Menurut Pramono, keluarga korban memiliki hak penuh untuk menempuh jalur hukum apabila menganggap hal tersebut diperlukan.
“Kalau kemudian keluarga melakukan penuntutan, kami persilakan karena itu merupakan hak keluarga. Kejadian ini memang benar-benar di luar dugaan,” ujar Pramono saat ditemui di kawasan Kota Tua, Jakarta Barat, Selasa (30/6/2026).
Pramono menjelaskan, peristiwa nahas itu terjadi ketika korban menemani ibunya berjualan teh di sekitar lokasi proyek. Menjelang tengah malam, sekitar pukul 23.50 WIB, korban diduga masuk ke area yang sebenarnya telah ditutup dan di lokasi tersebut terdapat lubang untuk kebutuhan pengecoran.
Ia menambahkan, area tersebut merupakan bagian dari proyek pembangunan taman yang diinisiasi Pemprov DKI Jakarta dan dikelola melalui skema Corporate Social Responsibility (CSR).
Setelah insiden terjadi, petugas pemadam kebakaran dan penyelamatan (Gulkarmat) berhasil mengevakuasi korban.
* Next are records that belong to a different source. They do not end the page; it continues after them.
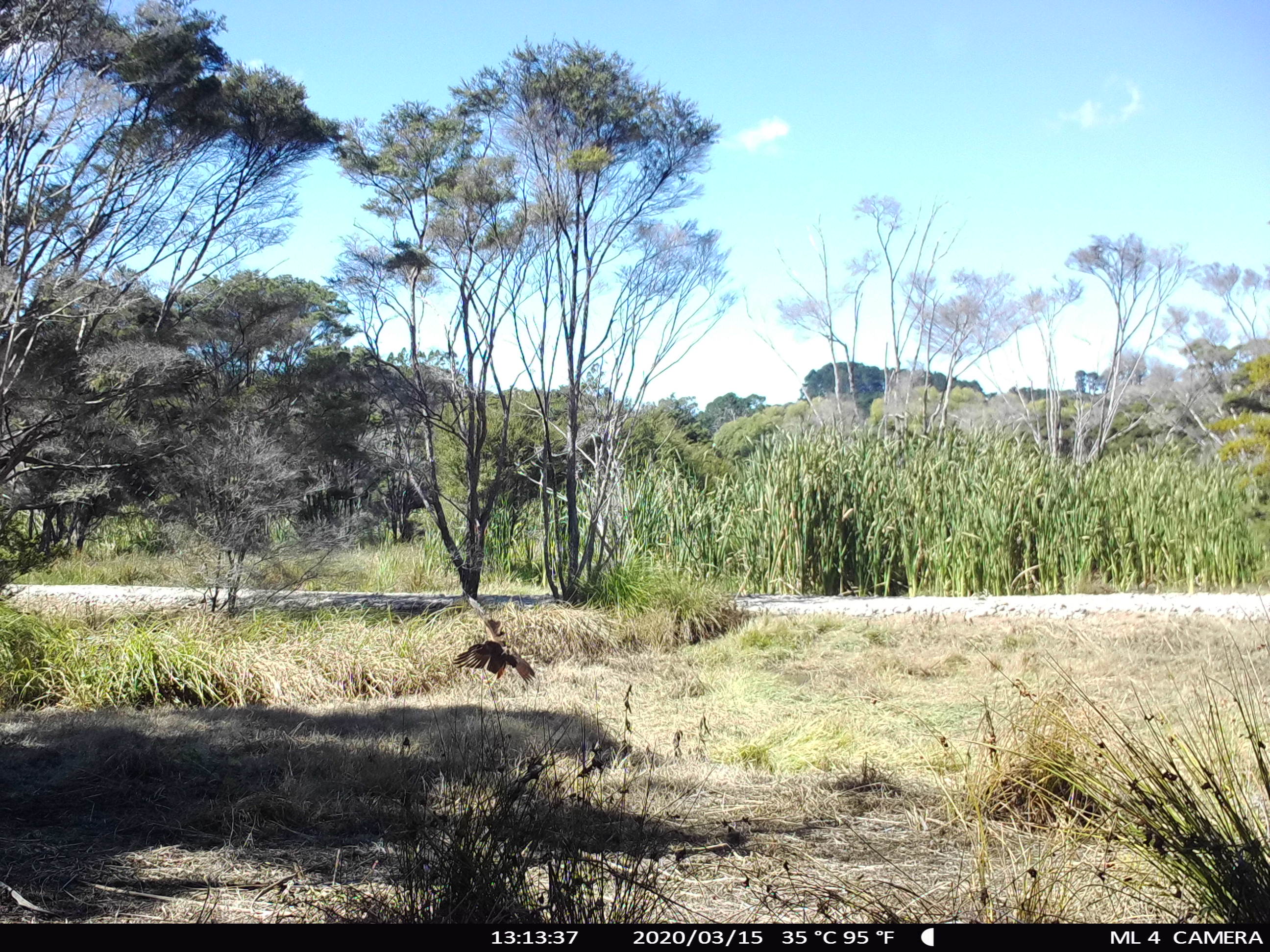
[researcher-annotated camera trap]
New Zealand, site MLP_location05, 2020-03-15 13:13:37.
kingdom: Animalia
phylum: Chordata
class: Aves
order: Accipitriformes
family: Accipitridae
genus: Circus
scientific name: Circus approximans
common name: swamp harrier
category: harrier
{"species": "harrier (swamp harrier) (Circus approximans)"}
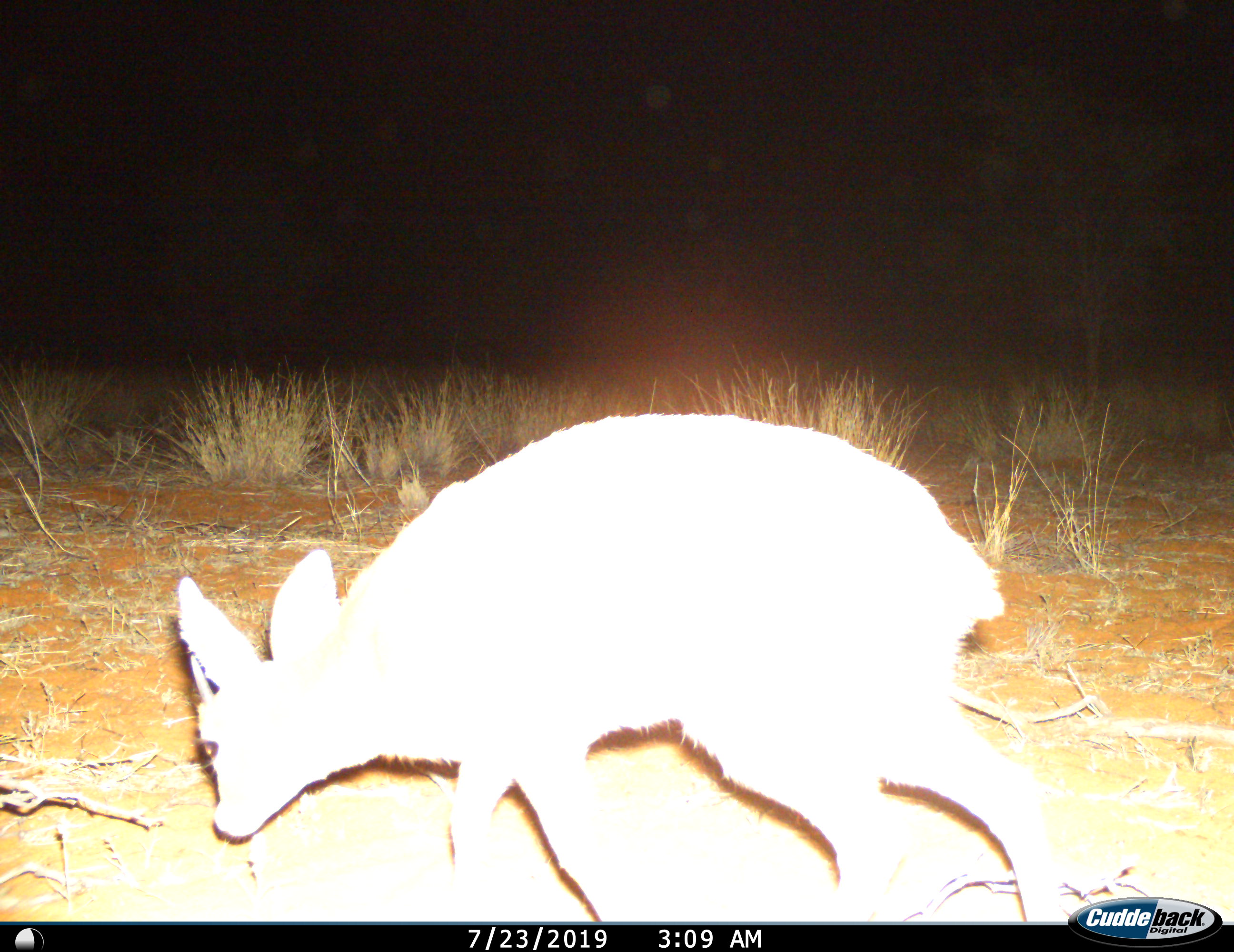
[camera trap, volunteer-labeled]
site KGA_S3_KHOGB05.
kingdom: Animalia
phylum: Chordata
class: Mammalia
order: Artiodactyla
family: Bovidae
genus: Raphicerus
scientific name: Raphicerus campestris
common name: steenbok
Steenbok (Raphicerus campestris), count 1. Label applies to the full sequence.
Namun, nyawa balita tersebut tidak dapat diselamatkan.
Atas kejadian itu, Pemprov DKI Jakarta menyampaikan belasungkawa mendalam kepada keluarga korban. Pramono mengaku telah memberikan instruksi sejak malam kejadian agar seluruh kebutuhan keluarga korban selama proses penanganan musibah mendapat dukungan penuh dari pemerintah daerah.
“Pemerintah DKI Jakarta merasa sangat berduka dan kehilangan. Saya sudah memerintahkan agar seluruh kebutuhan keluarga, termasuk berbagai keperluan pascakejadian, ditanggung sepenuhnya oleh pemerintah,” katanya.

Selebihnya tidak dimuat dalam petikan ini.